Смех гремел в царских палатах громче колоколов свадебных. Царь взирал на невест старших сыновей благосклонно, стать девичью видать ещё с ворот: взмыленные кони гнулись под тяжестью полнокровных девиц, тянулись за ними телеги с приданым. Не пожалел царь, что отдал стрел заветных. Всего три оставалось у него, ведающих цель. Покойная жена, добрая женщина, принесла с собой не шелка, не жемчуга, не меха соболиные, – колчан со стрелами. С чем нашёл, такую и взял.
– Натяни тетиву и пусти в ту сторону, куда сердце потянет, – говорила жена в первую ночь в покоях царских, – да держи в голове заветную мысль.
Прирастала земля с каждой пущенной стрелой, с востока и запада, с богатого севера, с дикого юга. Желал царь укрепления власти. Из двенадцати стрел за три года шесть истратил: шли на поклон к нему гонцы с дарами, приходили волхвы да колдуны, славили силу великую, леса полнились зверьем, реки рыбою, только жена не тяжелела. В высокое небо отправил царь со стрелой просьбу сердечную, счастья женского для жены пожелал. Трижды возводил лук к небесам, троих сыновей жена принесла в мир, да на третьем истончилась. Всё металась в горячке, твердила про утекающую воду, умения отобранные.
– Из чего стрелы твои, душенька? – спрашивал царь.
– Сбереги последние для сыновей, – стребовала жена последним вздохом, – стрелы им благословением материнским станут.
Хранил царь стрелы до заветного дня. Старел, дряхлел, ждал дня встречи с покойницей-женой, никак не наступал час, вот и решил царь поторопить судьбу. Не подвели стрелы старших братьев, только младшего завели в болото.
– Чего ты желаешь, супруг мой? – шептала лягушка.
Кожу лягушачью сорвала с себя, как платье подвенечное скинула. Распрямила белые плечи, повела молочным бедром, жаром губ дохнула, и разомлел Иван. Виделись ему воды темные, поднимались волны, возносили его и затягивали в глубину, в прохладу, подбирались к груди, вытесняли душу шёпотом.

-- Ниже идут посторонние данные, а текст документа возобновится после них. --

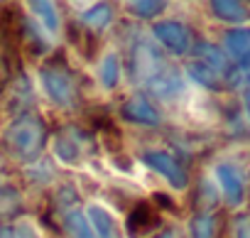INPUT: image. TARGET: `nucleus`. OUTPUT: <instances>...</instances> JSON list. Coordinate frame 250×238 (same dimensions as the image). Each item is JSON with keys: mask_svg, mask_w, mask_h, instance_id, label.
<instances>
[{"mask_svg": "<svg viewBox=\"0 0 250 238\" xmlns=\"http://www.w3.org/2000/svg\"><path fill=\"white\" fill-rule=\"evenodd\" d=\"M30 10L40 20L42 32H47V35H59L62 32V20H59L57 5H52V3H32Z\"/></svg>", "mask_w": 250, "mask_h": 238, "instance_id": "obj_16", "label": "nucleus"}, {"mask_svg": "<svg viewBox=\"0 0 250 238\" xmlns=\"http://www.w3.org/2000/svg\"><path fill=\"white\" fill-rule=\"evenodd\" d=\"M235 238H250V221H248V218H243V221L238 223V228H235Z\"/></svg>", "mask_w": 250, "mask_h": 238, "instance_id": "obj_24", "label": "nucleus"}, {"mask_svg": "<svg viewBox=\"0 0 250 238\" xmlns=\"http://www.w3.org/2000/svg\"><path fill=\"white\" fill-rule=\"evenodd\" d=\"M83 214H86V221H88V226H91V231H93L96 238H120L115 216H113L105 206L91 204Z\"/></svg>", "mask_w": 250, "mask_h": 238, "instance_id": "obj_12", "label": "nucleus"}, {"mask_svg": "<svg viewBox=\"0 0 250 238\" xmlns=\"http://www.w3.org/2000/svg\"><path fill=\"white\" fill-rule=\"evenodd\" d=\"M0 238H22L18 228L13 226H0Z\"/></svg>", "mask_w": 250, "mask_h": 238, "instance_id": "obj_25", "label": "nucleus"}, {"mask_svg": "<svg viewBox=\"0 0 250 238\" xmlns=\"http://www.w3.org/2000/svg\"><path fill=\"white\" fill-rule=\"evenodd\" d=\"M243 103H245V110H248V118H250V88H245V96H243Z\"/></svg>", "mask_w": 250, "mask_h": 238, "instance_id": "obj_26", "label": "nucleus"}, {"mask_svg": "<svg viewBox=\"0 0 250 238\" xmlns=\"http://www.w3.org/2000/svg\"><path fill=\"white\" fill-rule=\"evenodd\" d=\"M130 69H133V79H138L147 88V96L174 101L184 91V81L179 71L145 37H138L130 47Z\"/></svg>", "mask_w": 250, "mask_h": 238, "instance_id": "obj_1", "label": "nucleus"}, {"mask_svg": "<svg viewBox=\"0 0 250 238\" xmlns=\"http://www.w3.org/2000/svg\"><path fill=\"white\" fill-rule=\"evenodd\" d=\"M120 115L128 123L147 126V128H155V126L162 123V113L157 110V106L152 103V98L145 91H138V93H133L128 101H125L120 106Z\"/></svg>", "mask_w": 250, "mask_h": 238, "instance_id": "obj_7", "label": "nucleus"}, {"mask_svg": "<svg viewBox=\"0 0 250 238\" xmlns=\"http://www.w3.org/2000/svg\"><path fill=\"white\" fill-rule=\"evenodd\" d=\"M189 236L191 238H216L218 236V216H213V214H196L189 221Z\"/></svg>", "mask_w": 250, "mask_h": 238, "instance_id": "obj_20", "label": "nucleus"}, {"mask_svg": "<svg viewBox=\"0 0 250 238\" xmlns=\"http://www.w3.org/2000/svg\"><path fill=\"white\" fill-rule=\"evenodd\" d=\"M40 88L47 93V98L52 103H57L59 108H76L81 101V91H79V81L71 71V66L66 64V59L52 57L49 62L42 64L40 69Z\"/></svg>", "mask_w": 250, "mask_h": 238, "instance_id": "obj_3", "label": "nucleus"}, {"mask_svg": "<svg viewBox=\"0 0 250 238\" xmlns=\"http://www.w3.org/2000/svg\"><path fill=\"white\" fill-rule=\"evenodd\" d=\"M216 182H218V189H221V194H223L228 206H240L243 204L245 187H243L240 172L233 165H228V162L216 165Z\"/></svg>", "mask_w": 250, "mask_h": 238, "instance_id": "obj_9", "label": "nucleus"}, {"mask_svg": "<svg viewBox=\"0 0 250 238\" xmlns=\"http://www.w3.org/2000/svg\"><path fill=\"white\" fill-rule=\"evenodd\" d=\"M191 52H194V59H199V62H204L206 66H211L213 71H218V74L226 79L228 86L238 81V71H235L233 62L226 57V52H223L221 47H216V44H211V42H194Z\"/></svg>", "mask_w": 250, "mask_h": 238, "instance_id": "obj_8", "label": "nucleus"}, {"mask_svg": "<svg viewBox=\"0 0 250 238\" xmlns=\"http://www.w3.org/2000/svg\"><path fill=\"white\" fill-rule=\"evenodd\" d=\"M49 140L44 118L37 110H20L3 133V150L20 162H32L42 155Z\"/></svg>", "mask_w": 250, "mask_h": 238, "instance_id": "obj_2", "label": "nucleus"}, {"mask_svg": "<svg viewBox=\"0 0 250 238\" xmlns=\"http://www.w3.org/2000/svg\"><path fill=\"white\" fill-rule=\"evenodd\" d=\"M152 37L169 49L172 54H187L194 47V37L191 30L187 25H182L179 20H160L152 25Z\"/></svg>", "mask_w": 250, "mask_h": 238, "instance_id": "obj_6", "label": "nucleus"}, {"mask_svg": "<svg viewBox=\"0 0 250 238\" xmlns=\"http://www.w3.org/2000/svg\"><path fill=\"white\" fill-rule=\"evenodd\" d=\"M22 194L15 184L0 182V221H15L22 214Z\"/></svg>", "mask_w": 250, "mask_h": 238, "instance_id": "obj_13", "label": "nucleus"}, {"mask_svg": "<svg viewBox=\"0 0 250 238\" xmlns=\"http://www.w3.org/2000/svg\"><path fill=\"white\" fill-rule=\"evenodd\" d=\"M98 81L103 88H115L120 81V62L115 54H103L98 62Z\"/></svg>", "mask_w": 250, "mask_h": 238, "instance_id": "obj_19", "label": "nucleus"}, {"mask_svg": "<svg viewBox=\"0 0 250 238\" xmlns=\"http://www.w3.org/2000/svg\"><path fill=\"white\" fill-rule=\"evenodd\" d=\"M5 170V160H3V155H0V172Z\"/></svg>", "mask_w": 250, "mask_h": 238, "instance_id": "obj_28", "label": "nucleus"}, {"mask_svg": "<svg viewBox=\"0 0 250 238\" xmlns=\"http://www.w3.org/2000/svg\"><path fill=\"white\" fill-rule=\"evenodd\" d=\"M27 177L32 179V182H49V179H54V170H52V165L49 162H40V172L35 170V167H30L27 170Z\"/></svg>", "mask_w": 250, "mask_h": 238, "instance_id": "obj_23", "label": "nucleus"}, {"mask_svg": "<svg viewBox=\"0 0 250 238\" xmlns=\"http://www.w3.org/2000/svg\"><path fill=\"white\" fill-rule=\"evenodd\" d=\"M125 226H128V233L133 238H143L152 231H157L160 226V211L147 204V201H140L138 206H133V211L128 214V221H125Z\"/></svg>", "mask_w": 250, "mask_h": 238, "instance_id": "obj_11", "label": "nucleus"}, {"mask_svg": "<svg viewBox=\"0 0 250 238\" xmlns=\"http://www.w3.org/2000/svg\"><path fill=\"white\" fill-rule=\"evenodd\" d=\"M165 8H167V3H152V0H147V3H130L128 5L130 15H138V18H155Z\"/></svg>", "mask_w": 250, "mask_h": 238, "instance_id": "obj_22", "label": "nucleus"}, {"mask_svg": "<svg viewBox=\"0 0 250 238\" xmlns=\"http://www.w3.org/2000/svg\"><path fill=\"white\" fill-rule=\"evenodd\" d=\"M143 162H145L152 172H157L160 177H165V179L169 182V187H174V189H187L189 174H187L184 165H182L172 152H167V150H145V152H143Z\"/></svg>", "mask_w": 250, "mask_h": 238, "instance_id": "obj_5", "label": "nucleus"}, {"mask_svg": "<svg viewBox=\"0 0 250 238\" xmlns=\"http://www.w3.org/2000/svg\"><path fill=\"white\" fill-rule=\"evenodd\" d=\"M113 20V8L105 5V3H98V5H91L86 13H81L79 18V25L88 32V35H98L101 30H105Z\"/></svg>", "mask_w": 250, "mask_h": 238, "instance_id": "obj_14", "label": "nucleus"}, {"mask_svg": "<svg viewBox=\"0 0 250 238\" xmlns=\"http://www.w3.org/2000/svg\"><path fill=\"white\" fill-rule=\"evenodd\" d=\"M223 52L230 62H235L250 76V30H230L223 37Z\"/></svg>", "mask_w": 250, "mask_h": 238, "instance_id": "obj_10", "label": "nucleus"}, {"mask_svg": "<svg viewBox=\"0 0 250 238\" xmlns=\"http://www.w3.org/2000/svg\"><path fill=\"white\" fill-rule=\"evenodd\" d=\"M187 71H189V76L199 84V86H204V88H208V91H223L228 84H226V79L218 74V71H213L211 66H206L204 62H199V59H191L189 64H187Z\"/></svg>", "mask_w": 250, "mask_h": 238, "instance_id": "obj_15", "label": "nucleus"}, {"mask_svg": "<svg viewBox=\"0 0 250 238\" xmlns=\"http://www.w3.org/2000/svg\"><path fill=\"white\" fill-rule=\"evenodd\" d=\"M62 223H64V231H66L69 238H96L93 231H91V226H88V221H86V214L81 209L64 211Z\"/></svg>", "mask_w": 250, "mask_h": 238, "instance_id": "obj_17", "label": "nucleus"}, {"mask_svg": "<svg viewBox=\"0 0 250 238\" xmlns=\"http://www.w3.org/2000/svg\"><path fill=\"white\" fill-rule=\"evenodd\" d=\"M218 201V194H216V187L211 182H201L199 189H196V206H199V214H211V209L216 206Z\"/></svg>", "mask_w": 250, "mask_h": 238, "instance_id": "obj_21", "label": "nucleus"}, {"mask_svg": "<svg viewBox=\"0 0 250 238\" xmlns=\"http://www.w3.org/2000/svg\"><path fill=\"white\" fill-rule=\"evenodd\" d=\"M152 238H177L172 231H162V233H157V236H152Z\"/></svg>", "mask_w": 250, "mask_h": 238, "instance_id": "obj_27", "label": "nucleus"}, {"mask_svg": "<svg viewBox=\"0 0 250 238\" xmlns=\"http://www.w3.org/2000/svg\"><path fill=\"white\" fill-rule=\"evenodd\" d=\"M96 148V138L76 126H64L54 138V155L64 165H81Z\"/></svg>", "mask_w": 250, "mask_h": 238, "instance_id": "obj_4", "label": "nucleus"}, {"mask_svg": "<svg viewBox=\"0 0 250 238\" xmlns=\"http://www.w3.org/2000/svg\"><path fill=\"white\" fill-rule=\"evenodd\" d=\"M211 13L218 20H226V22H245L250 18L245 5L230 3V0H216V3H211Z\"/></svg>", "mask_w": 250, "mask_h": 238, "instance_id": "obj_18", "label": "nucleus"}]
</instances>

– Хочу я здоровья для батюшки-царя, – отвечал Иван всем сердцем горячим, тянулся к жене молодой. Мысли по воде кругами расходились:
Холодны поцелуи лягушки, от них по коже мороз укусами в кровь пробирался, качался Иван на волнах, а лягушка, с глазами ночи черней, над ним раскачивалась. Песню пела, ворожила словами да ласками.
Забираю печаль, забираю.
Вместо горькой этой печали
Я тебе сладкий сон напеваю.
Я тебе жизнь сотку красной нитью,
А к утру вновь лягушкою быть мне…
– Я развею чары, – обещался Иван водам, – К ногам твоим царство положу, только нет у меня царства.

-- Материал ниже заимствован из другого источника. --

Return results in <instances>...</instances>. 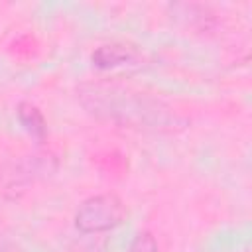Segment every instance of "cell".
Instances as JSON below:
<instances>
[{
    "instance_id": "obj_1",
    "label": "cell",
    "mask_w": 252,
    "mask_h": 252,
    "mask_svg": "<svg viewBox=\"0 0 252 252\" xmlns=\"http://www.w3.org/2000/svg\"><path fill=\"white\" fill-rule=\"evenodd\" d=\"M81 98L91 112L132 128L173 130L177 124V114L169 106L140 93L89 87L81 91Z\"/></svg>"
},
{
    "instance_id": "obj_3",
    "label": "cell",
    "mask_w": 252,
    "mask_h": 252,
    "mask_svg": "<svg viewBox=\"0 0 252 252\" xmlns=\"http://www.w3.org/2000/svg\"><path fill=\"white\" fill-rule=\"evenodd\" d=\"M134 57H136V51L126 43H104V45H98L91 55L93 63L98 69H110V67L122 65L126 61H132Z\"/></svg>"
},
{
    "instance_id": "obj_4",
    "label": "cell",
    "mask_w": 252,
    "mask_h": 252,
    "mask_svg": "<svg viewBox=\"0 0 252 252\" xmlns=\"http://www.w3.org/2000/svg\"><path fill=\"white\" fill-rule=\"evenodd\" d=\"M171 14L183 22H187L189 26L201 28V30H209L215 22V12L209 6L203 4H193V2H185V4H173L171 6Z\"/></svg>"
},
{
    "instance_id": "obj_5",
    "label": "cell",
    "mask_w": 252,
    "mask_h": 252,
    "mask_svg": "<svg viewBox=\"0 0 252 252\" xmlns=\"http://www.w3.org/2000/svg\"><path fill=\"white\" fill-rule=\"evenodd\" d=\"M18 118H20L22 126H24L33 138H37V140H43V138H45V134H47V122H45L41 110H39L35 104L26 102V100L20 102V104H18Z\"/></svg>"
},
{
    "instance_id": "obj_2",
    "label": "cell",
    "mask_w": 252,
    "mask_h": 252,
    "mask_svg": "<svg viewBox=\"0 0 252 252\" xmlns=\"http://www.w3.org/2000/svg\"><path fill=\"white\" fill-rule=\"evenodd\" d=\"M126 215V207L114 193H102L89 197L83 201L79 211L75 213V226L81 232H104L122 222Z\"/></svg>"
},
{
    "instance_id": "obj_6",
    "label": "cell",
    "mask_w": 252,
    "mask_h": 252,
    "mask_svg": "<svg viewBox=\"0 0 252 252\" xmlns=\"http://www.w3.org/2000/svg\"><path fill=\"white\" fill-rule=\"evenodd\" d=\"M126 252H158V242L152 232H140Z\"/></svg>"
}]
</instances>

– Не кручинься Иван-царевич, утро вечера мудренее.
Ковром Царевны-лягушки покрыли тело старшего сына, царь пожелал, чтобы искусное шитьё грело бездыханное тело первенца. Жену его, дородную боярыню, выволокли из светлицы едва живую. Коса русая растрепалась, в руках ковёр, на котором алое солнце садилось в кровавое море. Клялась она, что не убивала мужа, в ту ночь не спали они вместе, пришла она в опочивальню мужа и увидела, как обнимает он призрачный женский силуэт, жадно целует и зовёт возлюбленной. «Повезло же дурню», – повторяла она без конца мужнины слова. Но пятна крови на ковре, на измятой сорочке, на холёных пальцах, траурной каймой под ногтями, кровью чертят следы босых ног путь от светлицы к опочивальне.
-Я опару готовлю с любовью, с любовью,
Я прильну, мой супруг, в твоём сне к изголовью,
Белу грудь я покрою огнём поцелуев,
Я в болоте год к году сидела, тоскуя.
Подниму я дворцы как венец караваю,
Все, что снится тебе, все, что хочешь ты знаю.
– Хочу сына, назову в батюшкину честь. И дочь с огневыми глазами и статью твоей, сердечко мое, – выпалил Иван в сахарные уста своей лягушки.